Formulation

Diagnosis ≠ Formulation

Applicable to many disorders, seminar example is ASD

Autism: a brief overview

  • Global prevalence approx. 1 in 100 children (for diagnosis)

  • Triad of impairment or 2-domain approach → social communication and restricted behaviour pattern

  • Psycho-educational, developmental and behavioural interventions are the core interventions

Diagnosis

Diagnosis is typically:

  • In young childhood

  • Or older children upwards when social demands exceed capacity to cope

  • More boys receive diagnosis

  • Can take many years for diagnosis

  • Lots of unknowns, stereotypes and co-morbidity ext.

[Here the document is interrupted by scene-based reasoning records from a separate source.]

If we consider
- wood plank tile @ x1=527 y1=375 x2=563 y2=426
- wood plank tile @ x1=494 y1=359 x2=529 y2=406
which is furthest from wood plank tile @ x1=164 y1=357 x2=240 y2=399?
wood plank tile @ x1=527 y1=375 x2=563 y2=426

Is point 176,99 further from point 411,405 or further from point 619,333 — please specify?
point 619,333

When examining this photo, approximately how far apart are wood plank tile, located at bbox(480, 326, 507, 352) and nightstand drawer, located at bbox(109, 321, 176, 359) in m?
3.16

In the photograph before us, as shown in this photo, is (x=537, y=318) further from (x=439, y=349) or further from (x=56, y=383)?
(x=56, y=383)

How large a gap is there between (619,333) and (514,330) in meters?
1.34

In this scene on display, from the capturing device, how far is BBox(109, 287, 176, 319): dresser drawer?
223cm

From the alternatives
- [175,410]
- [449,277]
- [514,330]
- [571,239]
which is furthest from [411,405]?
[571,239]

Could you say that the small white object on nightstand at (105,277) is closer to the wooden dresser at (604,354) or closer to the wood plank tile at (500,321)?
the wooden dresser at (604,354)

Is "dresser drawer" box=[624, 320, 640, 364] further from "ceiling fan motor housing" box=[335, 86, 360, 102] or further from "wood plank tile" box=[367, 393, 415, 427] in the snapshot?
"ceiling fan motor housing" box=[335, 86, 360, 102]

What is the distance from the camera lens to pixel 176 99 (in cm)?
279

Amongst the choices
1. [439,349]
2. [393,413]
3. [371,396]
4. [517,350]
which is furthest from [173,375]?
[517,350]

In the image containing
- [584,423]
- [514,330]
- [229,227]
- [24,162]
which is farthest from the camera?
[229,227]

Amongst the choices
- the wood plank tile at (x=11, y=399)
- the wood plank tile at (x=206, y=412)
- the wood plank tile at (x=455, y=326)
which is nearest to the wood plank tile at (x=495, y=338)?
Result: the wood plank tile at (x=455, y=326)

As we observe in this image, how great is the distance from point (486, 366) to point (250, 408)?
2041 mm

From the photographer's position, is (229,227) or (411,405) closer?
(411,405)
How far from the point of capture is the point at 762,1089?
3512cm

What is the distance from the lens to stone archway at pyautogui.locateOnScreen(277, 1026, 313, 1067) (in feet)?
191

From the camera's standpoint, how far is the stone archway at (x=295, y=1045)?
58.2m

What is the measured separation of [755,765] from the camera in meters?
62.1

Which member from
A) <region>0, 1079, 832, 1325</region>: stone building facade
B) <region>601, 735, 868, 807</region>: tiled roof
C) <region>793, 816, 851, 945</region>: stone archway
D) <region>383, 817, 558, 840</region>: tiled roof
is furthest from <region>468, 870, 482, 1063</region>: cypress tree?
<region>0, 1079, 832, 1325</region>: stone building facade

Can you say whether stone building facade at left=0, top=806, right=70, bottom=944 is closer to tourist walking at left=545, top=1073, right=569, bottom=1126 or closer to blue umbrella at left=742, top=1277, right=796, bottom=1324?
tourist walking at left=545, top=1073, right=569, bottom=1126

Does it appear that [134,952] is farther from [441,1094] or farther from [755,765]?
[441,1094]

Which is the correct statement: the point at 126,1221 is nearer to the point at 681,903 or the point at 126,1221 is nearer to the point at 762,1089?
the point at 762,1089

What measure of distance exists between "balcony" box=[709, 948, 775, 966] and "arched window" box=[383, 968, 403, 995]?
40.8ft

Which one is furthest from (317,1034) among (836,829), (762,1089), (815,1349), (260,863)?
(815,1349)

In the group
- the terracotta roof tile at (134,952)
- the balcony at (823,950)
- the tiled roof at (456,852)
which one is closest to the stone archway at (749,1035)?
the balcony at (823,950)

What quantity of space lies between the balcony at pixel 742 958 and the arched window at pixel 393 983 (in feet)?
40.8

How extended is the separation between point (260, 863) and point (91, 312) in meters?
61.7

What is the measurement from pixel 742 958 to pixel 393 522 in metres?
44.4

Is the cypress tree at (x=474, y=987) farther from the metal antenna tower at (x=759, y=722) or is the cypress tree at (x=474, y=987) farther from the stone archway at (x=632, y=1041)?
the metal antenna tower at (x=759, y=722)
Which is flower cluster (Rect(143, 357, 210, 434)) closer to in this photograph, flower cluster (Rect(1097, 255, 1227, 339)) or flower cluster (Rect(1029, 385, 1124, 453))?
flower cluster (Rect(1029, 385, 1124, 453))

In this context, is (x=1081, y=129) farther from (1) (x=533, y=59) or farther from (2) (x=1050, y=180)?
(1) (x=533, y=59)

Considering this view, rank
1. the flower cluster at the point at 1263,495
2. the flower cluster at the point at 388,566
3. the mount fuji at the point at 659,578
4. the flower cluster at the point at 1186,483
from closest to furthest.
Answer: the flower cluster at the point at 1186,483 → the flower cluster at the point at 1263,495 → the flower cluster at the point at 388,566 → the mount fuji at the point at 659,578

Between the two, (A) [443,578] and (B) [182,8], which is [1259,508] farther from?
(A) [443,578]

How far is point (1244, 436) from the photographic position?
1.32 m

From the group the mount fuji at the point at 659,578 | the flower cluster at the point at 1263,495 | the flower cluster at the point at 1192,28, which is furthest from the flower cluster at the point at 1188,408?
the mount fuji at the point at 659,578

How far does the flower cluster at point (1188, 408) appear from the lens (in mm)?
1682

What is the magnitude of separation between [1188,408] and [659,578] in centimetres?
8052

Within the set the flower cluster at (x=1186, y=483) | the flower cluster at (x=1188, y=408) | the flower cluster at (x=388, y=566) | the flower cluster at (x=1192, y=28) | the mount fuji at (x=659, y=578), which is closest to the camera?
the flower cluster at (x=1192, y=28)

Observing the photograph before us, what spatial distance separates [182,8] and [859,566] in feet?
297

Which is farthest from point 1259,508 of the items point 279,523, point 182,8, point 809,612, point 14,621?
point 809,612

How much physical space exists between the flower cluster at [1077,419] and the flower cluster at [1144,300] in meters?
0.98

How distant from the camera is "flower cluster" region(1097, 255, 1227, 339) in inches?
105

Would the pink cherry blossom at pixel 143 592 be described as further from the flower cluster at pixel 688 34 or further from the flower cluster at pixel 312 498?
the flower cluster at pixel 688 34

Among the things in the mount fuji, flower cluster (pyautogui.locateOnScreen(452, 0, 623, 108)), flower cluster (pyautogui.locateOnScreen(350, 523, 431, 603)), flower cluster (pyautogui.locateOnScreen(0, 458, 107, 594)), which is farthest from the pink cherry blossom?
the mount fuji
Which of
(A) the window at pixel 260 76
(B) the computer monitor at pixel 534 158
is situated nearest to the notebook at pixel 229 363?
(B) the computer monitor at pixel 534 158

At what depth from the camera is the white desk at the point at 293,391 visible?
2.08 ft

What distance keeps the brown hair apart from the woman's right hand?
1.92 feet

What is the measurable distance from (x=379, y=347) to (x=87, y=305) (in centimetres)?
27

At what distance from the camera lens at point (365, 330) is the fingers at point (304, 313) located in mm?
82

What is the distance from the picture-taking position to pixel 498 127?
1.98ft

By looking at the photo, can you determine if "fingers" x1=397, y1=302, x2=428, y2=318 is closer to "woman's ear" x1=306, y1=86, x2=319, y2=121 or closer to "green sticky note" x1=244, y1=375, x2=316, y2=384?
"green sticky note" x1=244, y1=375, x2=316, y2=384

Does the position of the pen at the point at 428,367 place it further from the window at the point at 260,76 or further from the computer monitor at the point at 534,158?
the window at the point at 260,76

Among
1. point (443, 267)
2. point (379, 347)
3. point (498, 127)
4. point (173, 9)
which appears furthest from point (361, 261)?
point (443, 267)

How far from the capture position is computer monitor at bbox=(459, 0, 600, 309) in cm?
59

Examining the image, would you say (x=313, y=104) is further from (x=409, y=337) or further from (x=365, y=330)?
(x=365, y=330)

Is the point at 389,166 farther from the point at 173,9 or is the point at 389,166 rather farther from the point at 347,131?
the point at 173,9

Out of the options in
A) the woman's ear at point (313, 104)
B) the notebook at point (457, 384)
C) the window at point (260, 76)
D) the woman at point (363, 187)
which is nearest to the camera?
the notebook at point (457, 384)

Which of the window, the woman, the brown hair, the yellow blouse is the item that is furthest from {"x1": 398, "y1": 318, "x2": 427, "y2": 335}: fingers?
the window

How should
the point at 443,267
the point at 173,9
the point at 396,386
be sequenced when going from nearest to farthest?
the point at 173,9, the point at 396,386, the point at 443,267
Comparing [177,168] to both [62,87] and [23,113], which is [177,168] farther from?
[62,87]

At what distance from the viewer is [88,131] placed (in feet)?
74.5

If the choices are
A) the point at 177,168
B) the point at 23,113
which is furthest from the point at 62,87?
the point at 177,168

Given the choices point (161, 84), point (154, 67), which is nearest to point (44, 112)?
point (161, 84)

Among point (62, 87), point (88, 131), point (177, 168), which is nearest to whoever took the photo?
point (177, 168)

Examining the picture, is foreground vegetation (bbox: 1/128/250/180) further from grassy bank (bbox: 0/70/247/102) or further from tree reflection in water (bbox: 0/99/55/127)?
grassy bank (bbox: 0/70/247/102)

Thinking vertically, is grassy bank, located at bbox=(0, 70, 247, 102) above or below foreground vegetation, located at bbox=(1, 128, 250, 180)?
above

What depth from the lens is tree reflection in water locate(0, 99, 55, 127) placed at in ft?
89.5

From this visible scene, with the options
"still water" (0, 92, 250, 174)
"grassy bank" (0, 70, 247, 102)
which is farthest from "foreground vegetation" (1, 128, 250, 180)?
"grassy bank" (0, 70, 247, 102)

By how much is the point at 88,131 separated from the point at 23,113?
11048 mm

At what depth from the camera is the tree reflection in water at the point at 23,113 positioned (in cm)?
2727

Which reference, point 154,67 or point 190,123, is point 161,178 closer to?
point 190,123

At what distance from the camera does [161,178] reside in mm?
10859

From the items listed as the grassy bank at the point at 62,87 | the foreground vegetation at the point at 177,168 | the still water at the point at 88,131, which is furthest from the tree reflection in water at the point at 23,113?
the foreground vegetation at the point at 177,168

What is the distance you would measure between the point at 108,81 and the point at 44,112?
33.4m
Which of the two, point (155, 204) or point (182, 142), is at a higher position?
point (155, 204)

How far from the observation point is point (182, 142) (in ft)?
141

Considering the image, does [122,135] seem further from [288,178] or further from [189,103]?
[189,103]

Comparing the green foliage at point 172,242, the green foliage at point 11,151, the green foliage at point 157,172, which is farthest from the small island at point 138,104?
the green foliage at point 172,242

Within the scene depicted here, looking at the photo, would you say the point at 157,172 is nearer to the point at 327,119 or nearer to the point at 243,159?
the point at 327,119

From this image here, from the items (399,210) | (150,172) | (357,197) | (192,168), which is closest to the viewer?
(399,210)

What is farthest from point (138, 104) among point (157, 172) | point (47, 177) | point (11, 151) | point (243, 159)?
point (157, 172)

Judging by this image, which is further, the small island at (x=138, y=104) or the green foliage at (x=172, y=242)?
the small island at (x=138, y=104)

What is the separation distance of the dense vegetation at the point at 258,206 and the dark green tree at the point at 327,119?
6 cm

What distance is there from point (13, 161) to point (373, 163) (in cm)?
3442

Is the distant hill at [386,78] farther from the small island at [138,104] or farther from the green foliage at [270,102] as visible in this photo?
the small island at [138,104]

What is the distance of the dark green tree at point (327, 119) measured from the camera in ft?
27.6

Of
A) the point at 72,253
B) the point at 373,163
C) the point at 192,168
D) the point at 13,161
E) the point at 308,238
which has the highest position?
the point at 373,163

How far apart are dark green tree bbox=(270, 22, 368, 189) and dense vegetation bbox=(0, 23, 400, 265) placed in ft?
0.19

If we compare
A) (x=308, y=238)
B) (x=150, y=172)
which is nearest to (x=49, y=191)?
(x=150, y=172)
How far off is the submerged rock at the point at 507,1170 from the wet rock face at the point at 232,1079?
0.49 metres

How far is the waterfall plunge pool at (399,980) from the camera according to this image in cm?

  • Often put on the scale low to high functioning

Constant change and debate in what language should be used when discussing autism e.g. functioning labels, person first language, words such as disorder, notions of disability ext. → can depend on context and individuals who are being referred to.

A typical assessment

  • ADI-R standardised semi-structured clinical review for parents/ care givers; questions scored on clinician’s judgement

    • Quality of social interaction

    • Communication and lang

    • sensory interests and stimming

    • Medical history

    • Observations at school/home/social play groups ext.

  • plus ADOS

Formulation

  • Core skill of profession of clinical psychology and appears in the regulatory requirements of counselling, health and forensics

  • Can be alternative to diagnosis but more often sits alongside

  • Used to develop/ clarify hypotheses

Advantages

  • Person-centred

    • acknowledges that human experience does not come in neat parcels

    • Supports the person to take control of their own narrative

  • Responds to the criticisms that diagnosis can sometimes be

    • deterministic and rigid

    • slow

    • lack in reliability and validity

    • socially-situated

    • distressful for person/ families

    • can cause stigma

Aims

  • Resist expert judgement

  • Draw out the persons strengths and challenges in context

  • Avoid individualising (this only happens to you) and pathologizing

  • Foci on the role of trauma and abuse in psychological presentation

  • Be flexible

The five P’s of case formulation

  • Presenting problem - what do the person, family and clinician consider to be the issue?

  • Predisposing factors - what biological environmental and psychological factors put this person more at risk?

  • Precipitating factors - what significant events happened before this issue becoming a problem?

  • Perpetuating factors - what maintains the issue?

  • Protective factors - what support and resources does the individual have that are helping with this issue?